COSTS OF THE APPLICATION

[25]          The appellants seek leave to challenge the costs award made against them by the application judge. In essence, they claim that this is a test case involving matters of public interest and that, in the circumstances, the Royal Bank should bear its own costs.

[26]          We disagree. The application judge was fully aware of the “test case/public interest” principles upon which the appellants rely. He referred to them in his costs award but refused to give effect to them.

[27]          At para. 9 of his reasons, the application judge observed that Molson had raised the Charter issue to “shield” his involvement and that of his co-appellants “in a significant fraudulent scheme … against the respondent [bank].” In the circumstances, he concluded that there was no good reason to depart from the ordinary rules of costs.

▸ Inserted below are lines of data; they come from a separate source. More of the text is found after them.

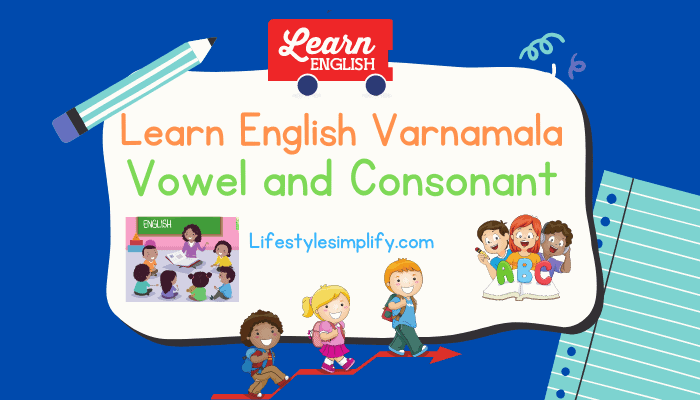 Vowels and Consonants Alphabets Learning in English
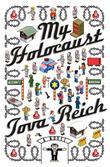 MY HOLOCAUST by Tova Reich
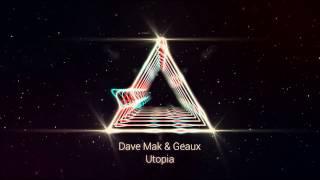 Dave Mak & Geaux - Utopia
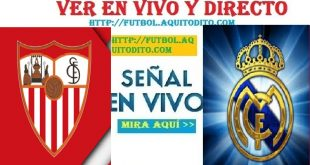 Real Madrid vs Sevilla Dónde ver EN VIVO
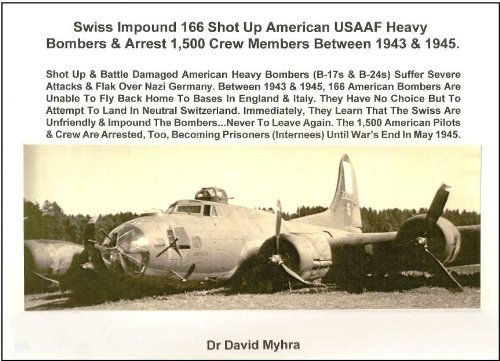 Dr Bomber (Swiss Impound 166 Shot-up American USAAF Heavy Bombers & Arrest 1,500 Crew Members Between 1943 & 1945)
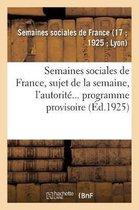 Semaines sociales de France, XVIIe session, a Lyon, du 27 juil. au 2 aout 1925
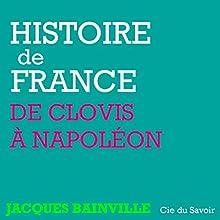 Histoire de France, de Clovis à Napoléon | Livre audio Auteur(s) : Jacques Bainville Narrateur(s) : Philippe Colin
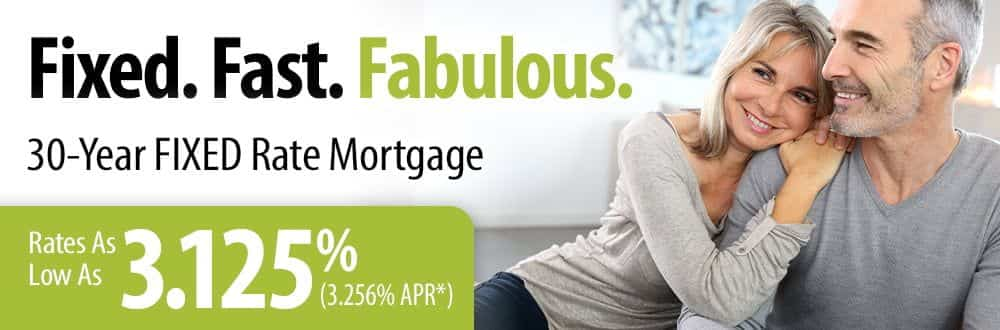 Fixed. Fast. Fabulous. 30-Year Fixed Rate Mortgage. Rates as low as 3.125%. Click for details.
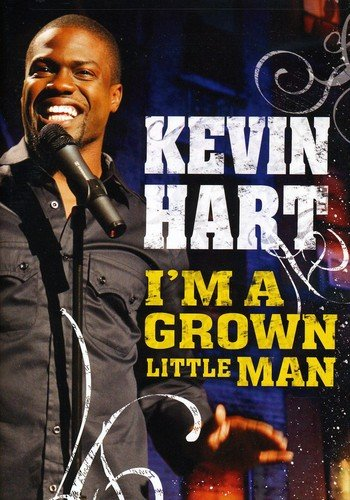 Kevin Hart Im A Grown Little Man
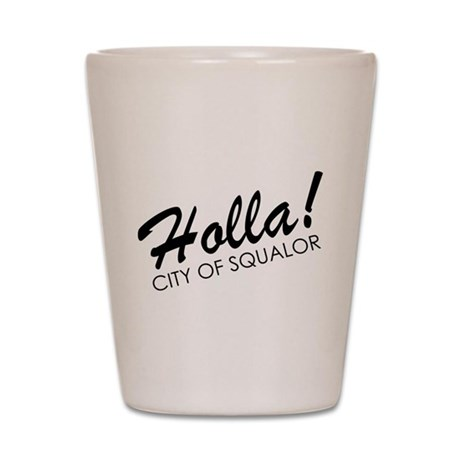 Holla! City of Squalor Shot Glass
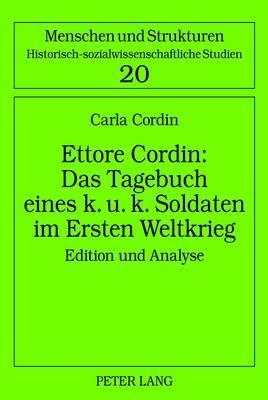Ettore Cordin: Das Tagebuch Eines K. U. K. Soldaten Im Ersten Weltkrieg: Edition Und Analyse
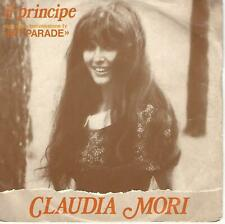 "CLAUDIA MORI "" IL PRINCIPE / DAL DIRE AL FARE""  7"" ITALY  PRESS"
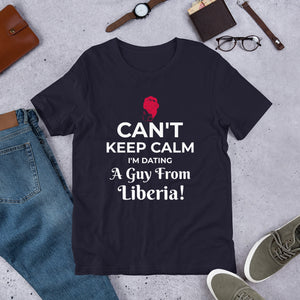 Can't Keep Calm I Dating A Man From Liberia T-Shirt - Zabba Designs African Clothing Store
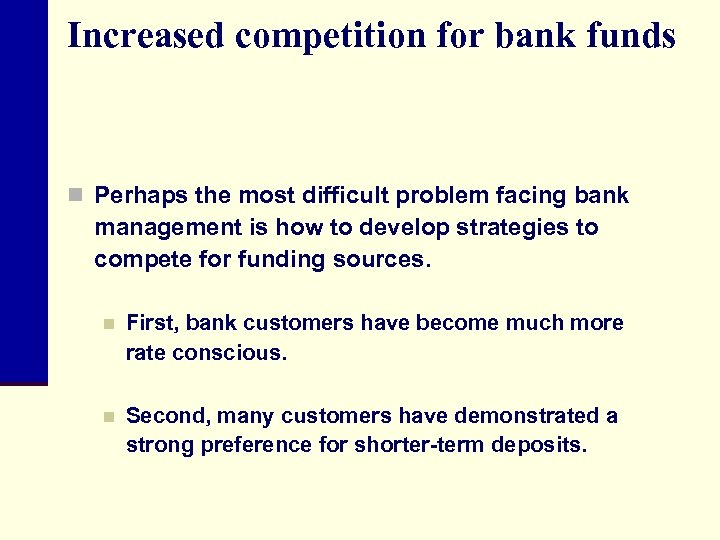 Increased competition for bank funds n Perhaps the most difficult problem facing bank management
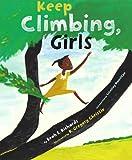 Keep Climbing, Girls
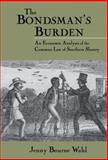 The Bondsman's Burden : An Economic Analysis of the Common Law of Southern Slavery, Wahl, Jenny Bourne, 0521592380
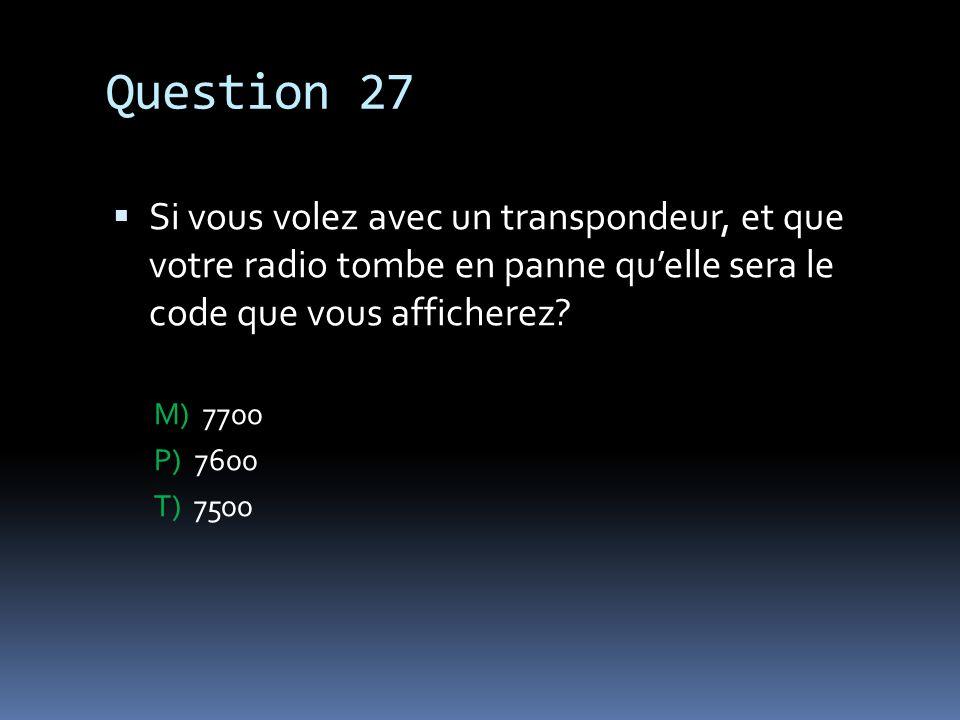 Question 27 Si vous volez avec un transpondeur, et que votre radio tombe en panne quelle sera le code que vous afficherez? M) 7700 P) 7600 T) 7500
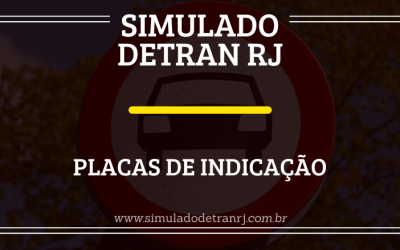 Simulado Detran RJ – Placas de indicação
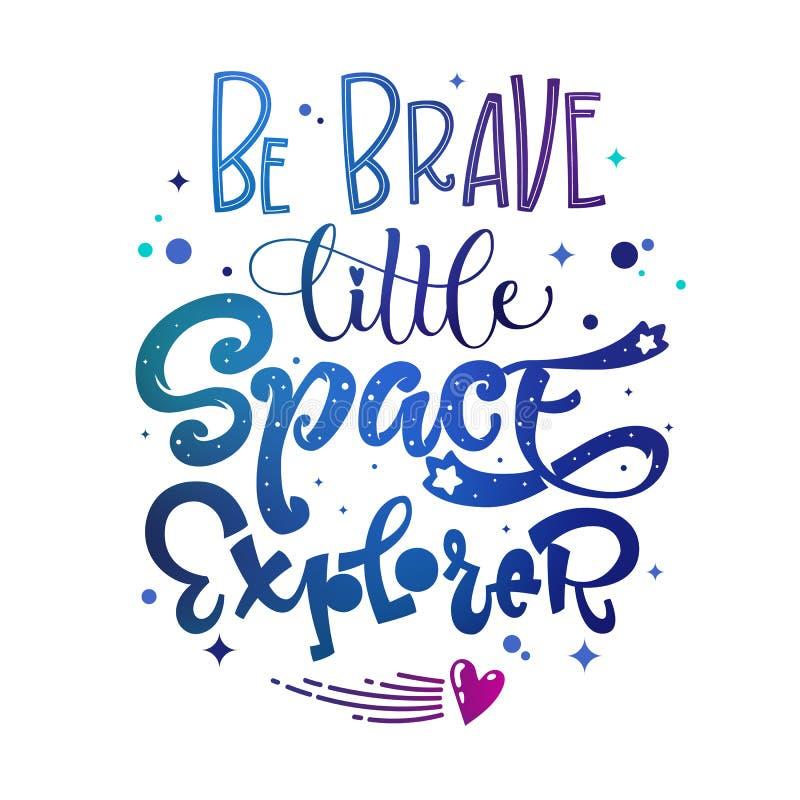 Seien Sie wenig Raum-Forscherzitat tapfer Babyparty, Kinderthemahand gezeichnet, Logophrase beschriftend lizenzfreie abbildung
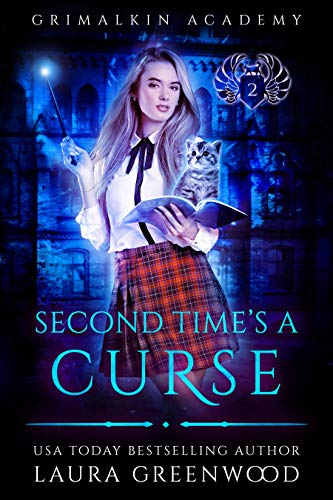 Second Time's A Curse Grimalkin Academy Kittens Laura Greenwood reverse harem academy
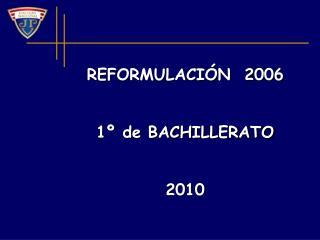 REFORMULACIÓN  2006  1º de BACHILLERATO 2010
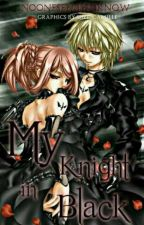 My Knight in Black  by nooneseemstoknow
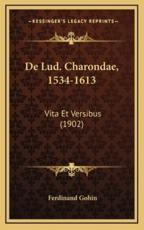 De Lud. Charondae, 1534-1613 - Ferdinand Gohin (author)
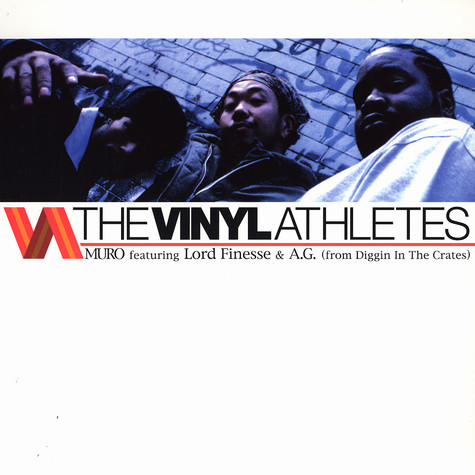 Muro - The vinyl athletes feat. Lord Finesse & AG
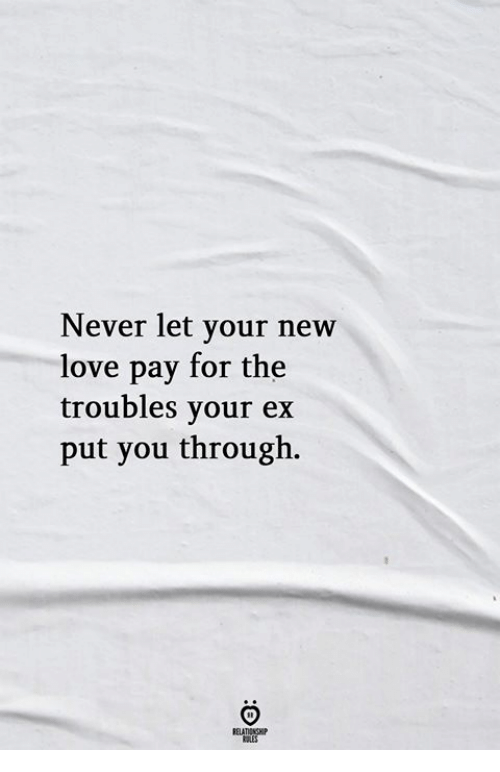Love, Never, and New: Never let your new  love pay for the  troubles your ex  put you through.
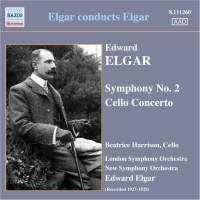 Elgar: Cello Concerto & Symphony No. 2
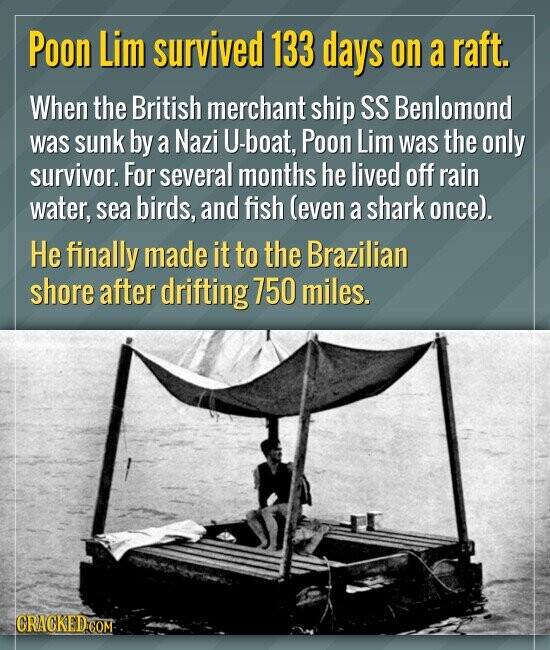Poon Lim survived 133 days on a raft. When the British merchant ship SS Benlomond was sunk by a Nazi U-boat, Poon Lim was the only survivor. For sever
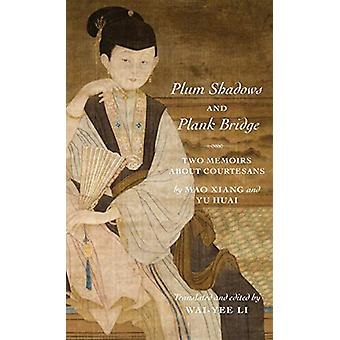 Plum Shadows and Plank Bridge - Two Memoirs About Courtesans by Wai-ye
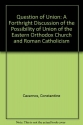 The Question of Union: A Forthright Discussion of the Possibility of Union of the Eastern Orthodox Church and Roman Catholicism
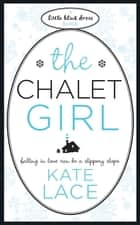 The Chalet Girl ebook by Kate Lace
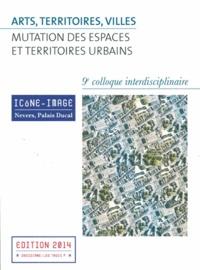 Arts, territoires, villes : mutation des espaces et territoires urbains- Actes du 9e colloque interdisciplinaire Icône-Image, 2-4 mai 2013 -  Baptiste-Marrey |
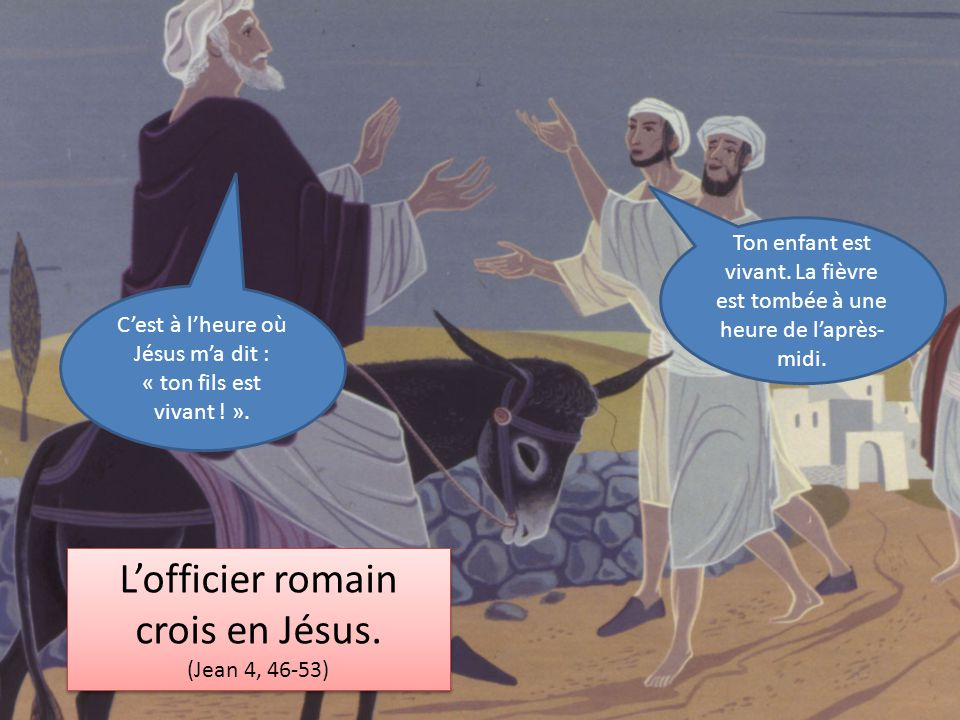 L'officier romain crois en Jésus.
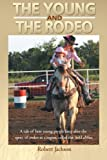 The Young and the Rodeo, Robert Jackson, 1477269061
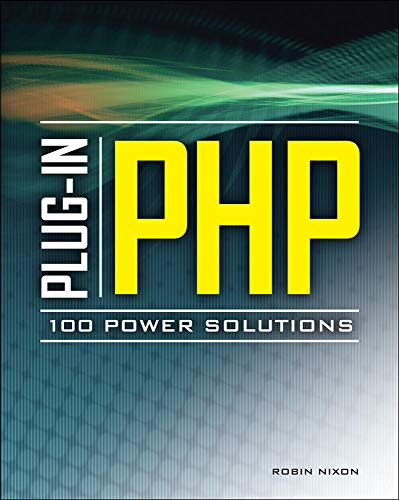 9780071666596: Plug-In PHP: 100 Power Solutions: Simple Solutions to Practical PHP Problems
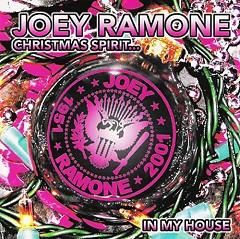 Christmas Spirit... In My House - Joey Ramone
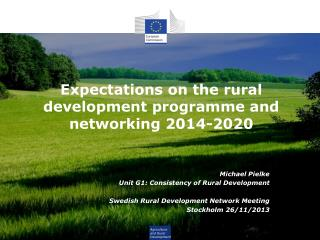 Expectations on the rural development programme and networking 2014-2020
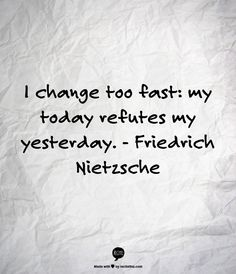 """I change too fast. My today refutes my yesterday"" - Thus Spoke Zarathustra by Friedrich Nietzsche"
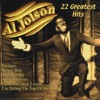 Al Jolson: 22 Greatest Hits, Al Jolson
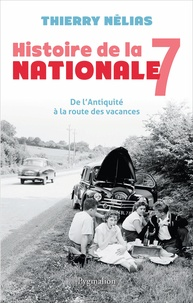 Histoire de la nationale 7 - De lAntiquité à la route des vacances.pdf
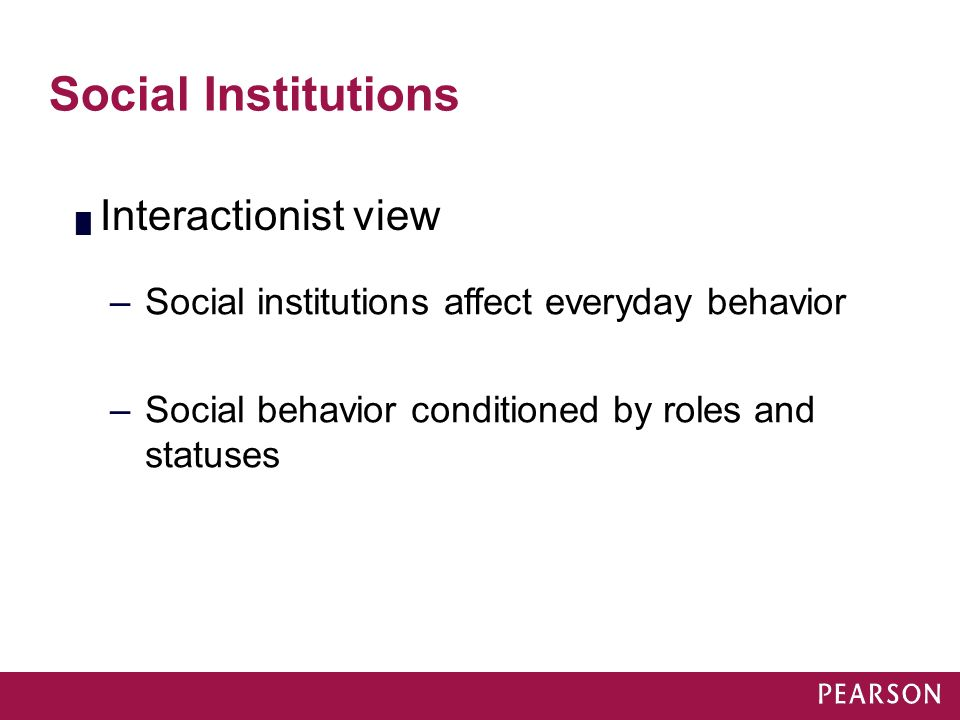 Social Institutions Interactionist view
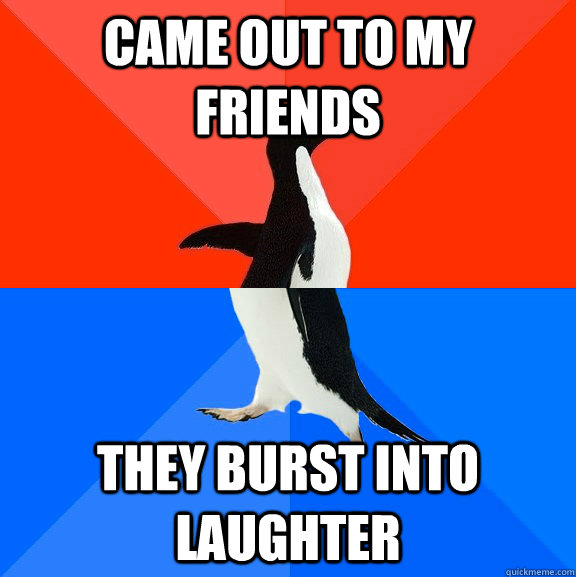 Came out to my friends They burst into laughter - Came out to my friends They burst into laughter  Socially Awesome Awkward Penguin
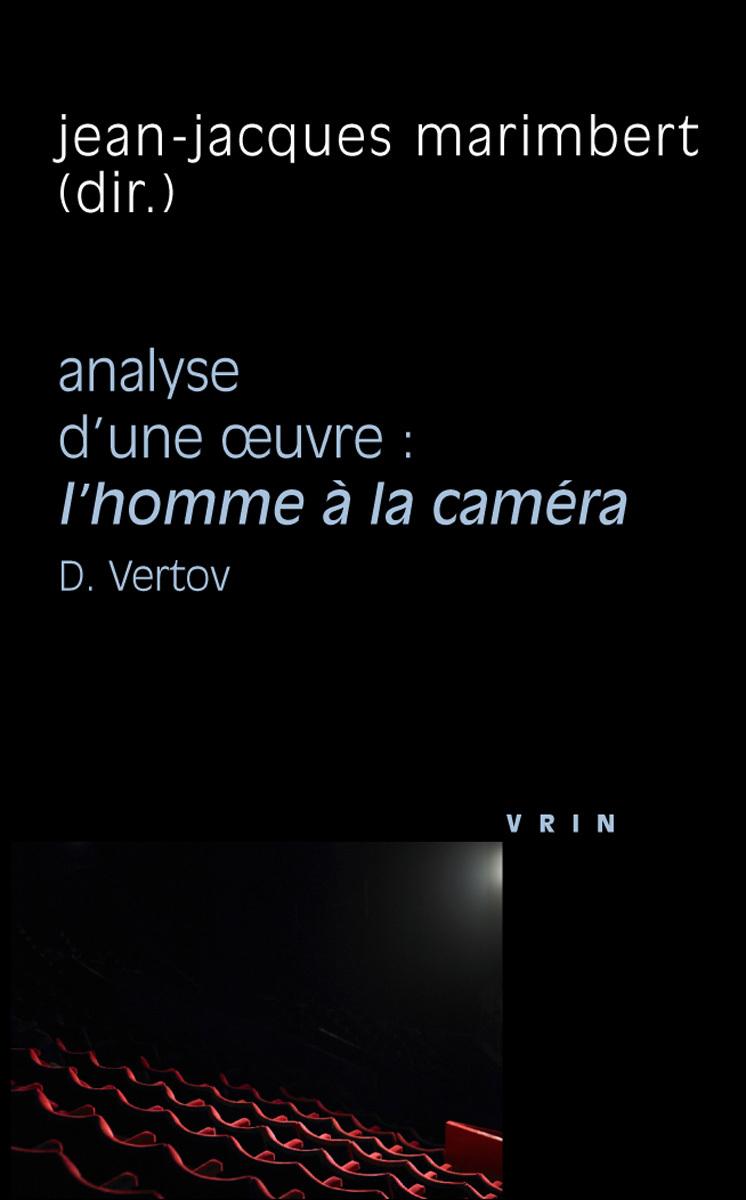 L HOMME A LA CAMERA (D VERTOV, 1929) ANALYSE D UNE OEUVRE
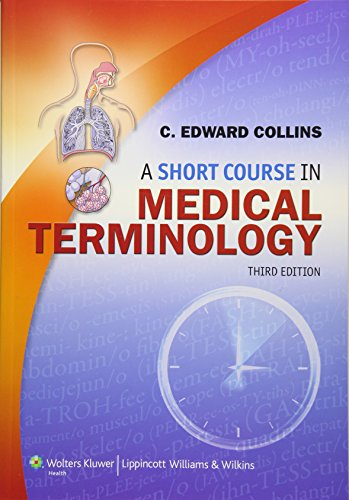 A SHORT COURSE IN MEDICAL TERMINOLOGY, 3ED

[28]          We see no error in his analysis or conclusion. The application was driven by Molson’s private interests. Success would potentially have abrogated the Mareva injunction, thereby enabling Molson to retrieve the $6 million worth of cash and assets that had been frozen. Accordingly, while we would grant leave on the issue of costs, we would dismiss the appeal.

COSTS OF THE APPEAL

[29]          The respondent, the Royal Bank, is entitled to its costs of the appeal, which we fix, on a partial indemnity basis, at $53,624.95 inclusive of G.S.T. and disbursements.

                        Signed:           “Winkler C.J.O.”

                                                “M. J. Moldaver J.A.”

                                                “Robert P. Armstrong J.A.”